Centre for Computational Biology and Bioinformatics, School of Life Sciences, Central University of Himachal Pradesh, Dharamshala, Himachal Pradesh 176215, India.
Centre for Computational Biology and Bioinformatics, School of Life Sciences, Central University of Himachal Pradesh, Dharamshala, Himachal Pradesh 176215, India.
Int J Biol Macromol. 2018 Nov;119:352-359. doi: 10.1016/j.ijbiomac.2018.07.050. Epub 2018 Jul 18.
The huge therapeutic potential and the market share of painkillers are well-known. Due to the side effects associated with traditional NSAIDs and selective cyclooxygenase (COX-2) inhibitors, a new generation of painkillers is the need of the hour. In this regard, microsomal prostaglandin E synthase-1 (mPGES-1) offers great potential as an alternative drug target against inflammatory disorders. The present study is aimed at identifying the amino acids crucial in effective inhibitor binding at the mPGES-1 active site by performing molecular dynamics based studies on a series of 7-Phenyl-imidazoquinolin-4(5H)-one derivatives. Molecular dynamics (MD) simulations, MM-PBSA, per-residue energy decomposition and Dimensionality Reduction through Covariance matrix Transformation for Identification of Differences in dynamics (DIRECT-ID) analysis were performed to get insights into the structural details that can aid in novel drug design against mPGES-1. The high correlations of electrostatic and polar energy terms with biological activity highlight their importance and applicability in in silico screening studies.

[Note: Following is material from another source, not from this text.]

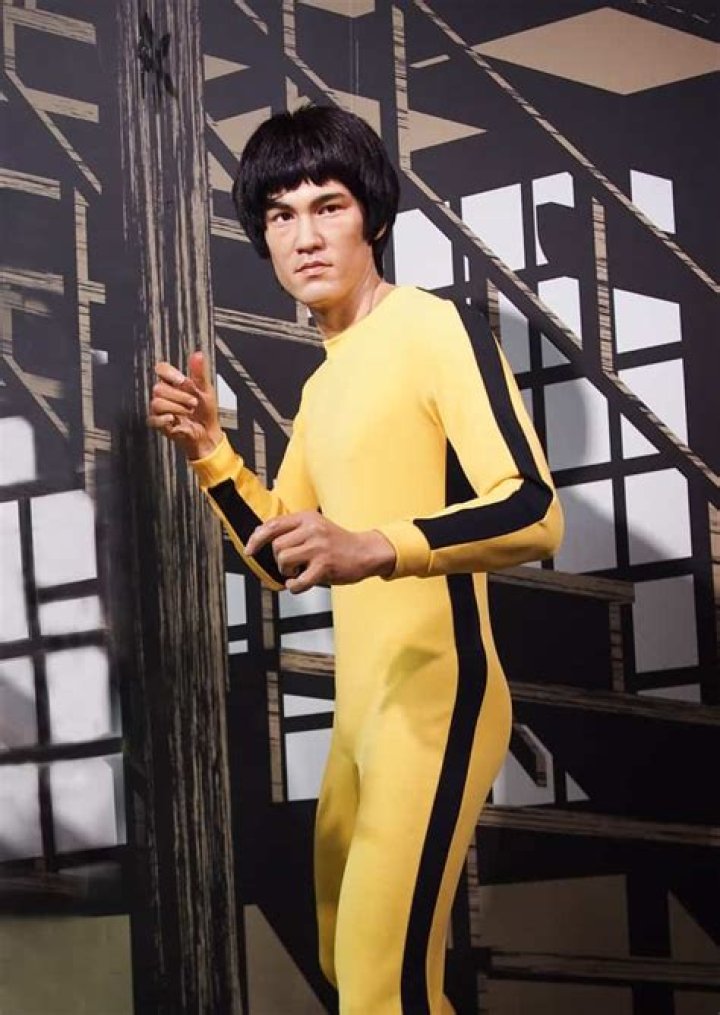 How tall is Bruce Lee? Real Age, Weight, Height in feet inches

Further, per-residue energy decomposition studies revealed that Lys42, Arg52, Arg122, Pro124, Ser127, Val128 and Thr131 were contributing more towards inhibitor binding energy. The results clearly show that MM-PBSA can act as a filter in virtual screening experiments and can play major role in facilitating various mPGES-1 drug discovery studies.
止痛药具有巨大的治疗潜力和市场份额,这是众所周知的。由于传统非甾体抗炎药和选择性环氧化酶(COX-2)抑制剂的副作用,新一代止痛药是当前的需求。在这方面,微粒体前列腺素 E 合酶-1(mPGES-1)作为一种替代药物靶点,具有治疗炎症性疾病的巨大潜力。本研究旨在通过对一系列 7-苯基-咪唑并喹啉-4(5H)-酮衍生物进行基于分子动力学的研究,确定在 mPGES-1 活性部位有效抑制剂结合的关键氨基酸。进行了分子动力学(MD)模拟、MM-PBSA、每残基能量分解和通过协方差矩阵变换进行维度降低以识别动力学差异(DIRECT-ID)分析,以深入了解有助于针对 mPGES-1 进行新型药物设计的结构细节。静电能和极性能项与生物活性的高度相关性突出了它们在计算机筛选研究中的重要性和适用性。此外,每残基能量分解研究表明,Lys42、Arg52、Arg122、Pro124、Ser127、Val128 和 Thr131 对抑制剂结合能的贡献更大。结果清楚地表明,MM-PBSA 可以作为虚拟筛选实验的过滤器,并在促进各种 mPGES-1 药物发现研究中发挥重要作用。